> _What this exercise asks_:
1) In the monarchy passage, who did two Iranian parliamentarians say closed Canada's embassy in Iran in 2012?
2) In the monarchy passage, rewrite the section between "Iranian parliamentarians on" and "official life support.", inclusive, changing "romantic" to "charming".
3) Does the monarchy passage support each of these statements? (a) The two Iranian parliamentarians made their argument in the late summer of 2012. (b) The passage calls the British monarch as head of state an obsolete tradition. (c) Boroujerdi said Canada's governor is appointed by Canada's parliament.

As stressed by RN/RC’s current “No thanks to King Charles of Canada” campaign, a vital, upbeat 21st century democracy like Canada does not need any kind of monarch! Yet if we don’t start to do something now we’ll just be handed a new king for life in the all too near future.
Iranian parliamentarians on Canada’s “UK supervision” in 2012
Some say it’s romantic. But in Canada today the old imperial symbolism of the British monarch in our highest office of head of state is also an obsolete tradition, on official life support.
It compromises our practical commitment to real democracy. And it blurs our international identity as a forward-looking independent country in our own right.
As just one of many crazy cases in point, in the late summer of 2012 two different Iranian parliamentarians argued it was the British government at Westminster that had closed Canada’s embassy in Iran in protest — not Stephen Harper’s Canadian government in Ottawa.
The chairman of the Iranian parliament’s National Security and Foreign Policy Commission, Alaeddin Boroujerdi, explained : “Canada is a country supervised by the UK and its governor is appointed by the British queen and all the important decisions by the country’s governor are taken by the (British) queen and in coordination with her.”

> _Data section_:

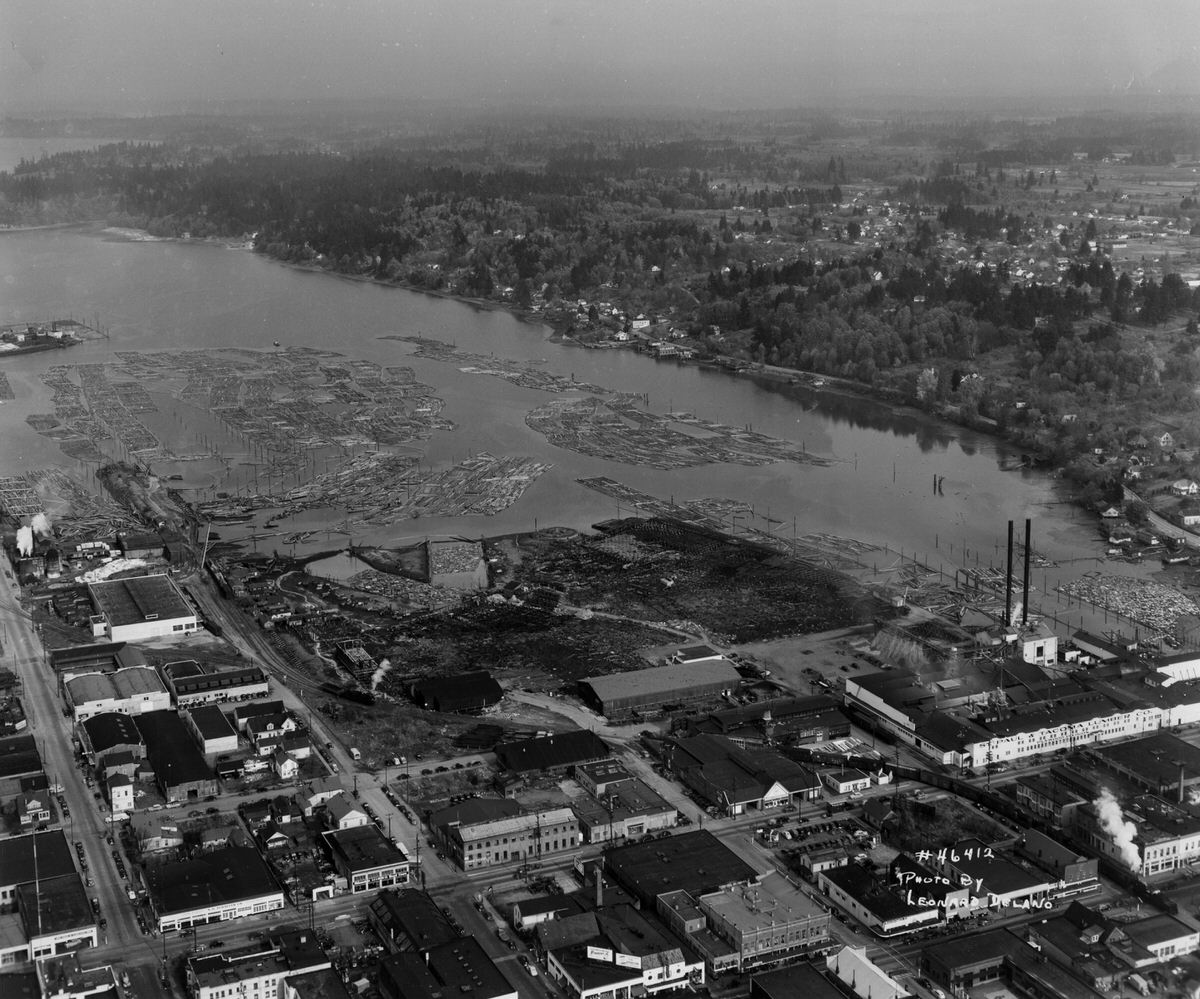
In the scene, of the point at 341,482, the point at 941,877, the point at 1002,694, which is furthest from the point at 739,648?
the point at 341,482

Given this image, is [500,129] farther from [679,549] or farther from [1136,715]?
[1136,715]

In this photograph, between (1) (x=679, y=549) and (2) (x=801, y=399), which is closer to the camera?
(1) (x=679, y=549)

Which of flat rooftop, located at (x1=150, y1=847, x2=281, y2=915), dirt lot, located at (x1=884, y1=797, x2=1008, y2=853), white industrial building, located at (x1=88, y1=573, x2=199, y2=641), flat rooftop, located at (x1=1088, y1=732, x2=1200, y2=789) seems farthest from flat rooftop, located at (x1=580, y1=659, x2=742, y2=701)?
white industrial building, located at (x1=88, y1=573, x2=199, y2=641)

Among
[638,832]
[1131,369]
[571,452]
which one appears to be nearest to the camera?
[638,832]

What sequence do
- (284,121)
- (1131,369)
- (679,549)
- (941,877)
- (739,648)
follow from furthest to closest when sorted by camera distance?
1. (284,121)
2. (1131,369)
3. (679,549)
4. (739,648)
5. (941,877)

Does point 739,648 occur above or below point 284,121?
below
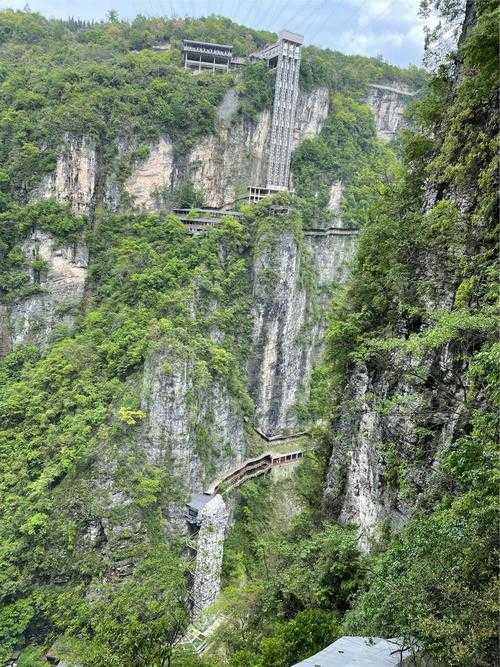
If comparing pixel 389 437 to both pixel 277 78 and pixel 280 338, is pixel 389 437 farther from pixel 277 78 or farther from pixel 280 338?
pixel 277 78

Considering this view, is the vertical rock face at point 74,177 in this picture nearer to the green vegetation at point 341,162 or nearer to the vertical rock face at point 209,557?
the green vegetation at point 341,162

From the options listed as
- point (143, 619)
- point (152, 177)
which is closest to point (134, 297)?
point (152, 177)

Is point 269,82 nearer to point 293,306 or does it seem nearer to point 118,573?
point 293,306

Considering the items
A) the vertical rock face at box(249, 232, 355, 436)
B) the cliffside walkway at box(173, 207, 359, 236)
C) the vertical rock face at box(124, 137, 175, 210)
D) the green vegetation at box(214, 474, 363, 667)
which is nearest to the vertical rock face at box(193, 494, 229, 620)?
the green vegetation at box(214, 474, 363, 667)

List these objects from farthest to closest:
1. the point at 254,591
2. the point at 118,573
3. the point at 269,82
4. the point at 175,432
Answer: the point at 269,82 < the point at 175,432 < the point at 118,573 < the point at 254,591

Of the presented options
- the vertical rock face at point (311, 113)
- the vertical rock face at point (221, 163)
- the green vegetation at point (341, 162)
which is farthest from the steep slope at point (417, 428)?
the vertical rock face at point (311, 113)

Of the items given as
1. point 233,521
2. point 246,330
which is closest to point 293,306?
point 246,330

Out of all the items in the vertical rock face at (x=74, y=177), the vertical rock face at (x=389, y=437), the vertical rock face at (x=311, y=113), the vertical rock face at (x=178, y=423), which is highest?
the vertical rock face at (x=311, y=113)
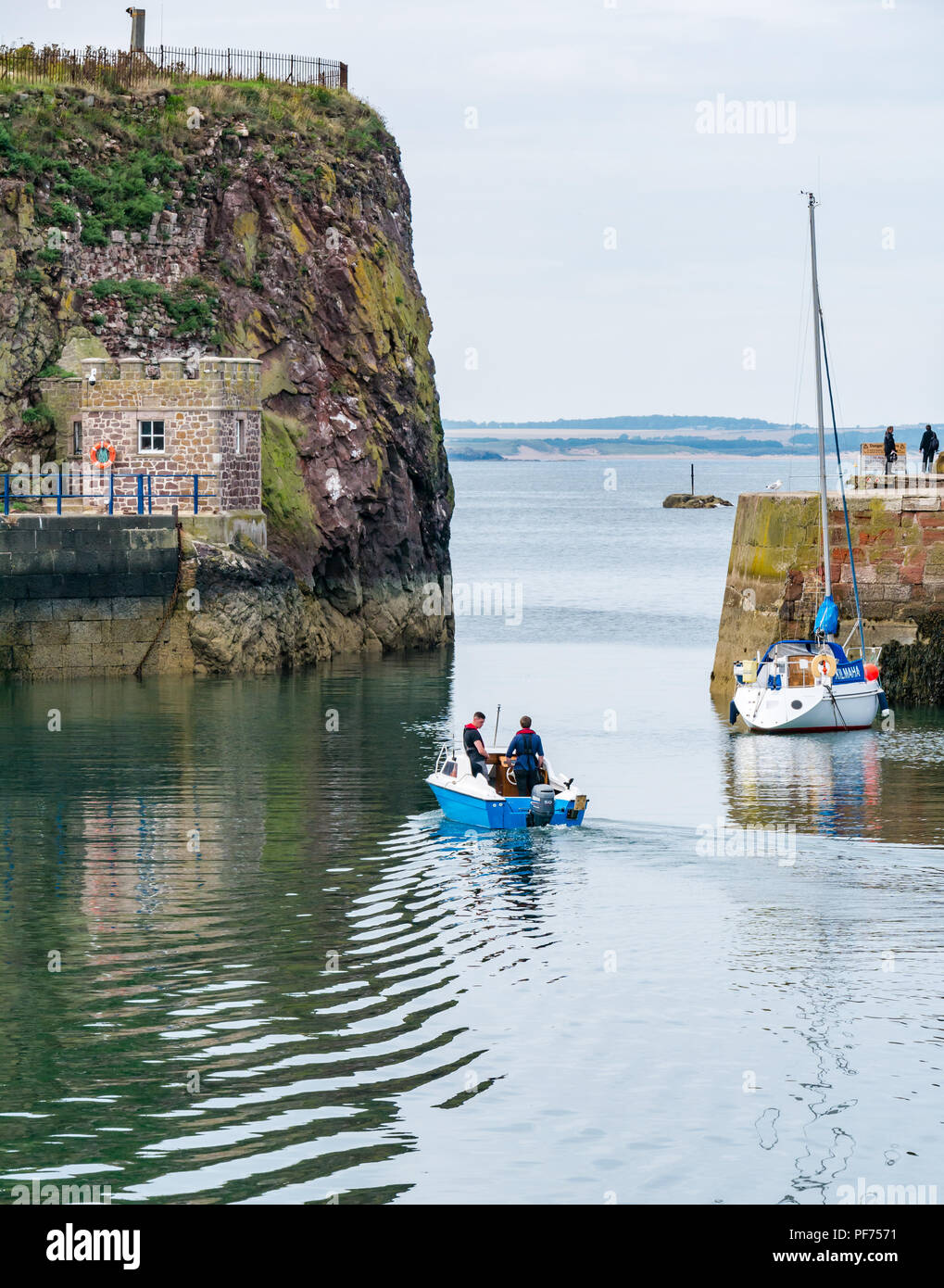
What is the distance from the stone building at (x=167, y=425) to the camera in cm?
4881

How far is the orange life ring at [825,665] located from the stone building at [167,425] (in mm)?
17308

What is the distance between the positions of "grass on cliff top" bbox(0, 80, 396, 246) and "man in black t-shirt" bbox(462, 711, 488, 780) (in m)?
30.6

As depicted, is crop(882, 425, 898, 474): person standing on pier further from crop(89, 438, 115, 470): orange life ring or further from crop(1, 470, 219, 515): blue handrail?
crop(89, 438, 115, 470): orange life ring

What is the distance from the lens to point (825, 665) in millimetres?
40781

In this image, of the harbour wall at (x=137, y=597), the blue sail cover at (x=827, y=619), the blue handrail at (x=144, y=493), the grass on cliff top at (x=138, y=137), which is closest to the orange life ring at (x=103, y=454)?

> _Answers below_:
1) The British government at Westminster.

2)
Iranian parliamentarians on Canada’s “UK supervision” in 2012
Some say it’s charming. But in Canada today the old imperial symbolism of the British monarch in our highest office of head of state is also an obsolete tradition, on official life support.

3)
(a) Yes: "in the late summer of 2012 two different Iranian parliamentarians argued"
(b) Yes: "is also an obsolete tradition, on official life support"
(c) No: "its governor is appointed by the British queen"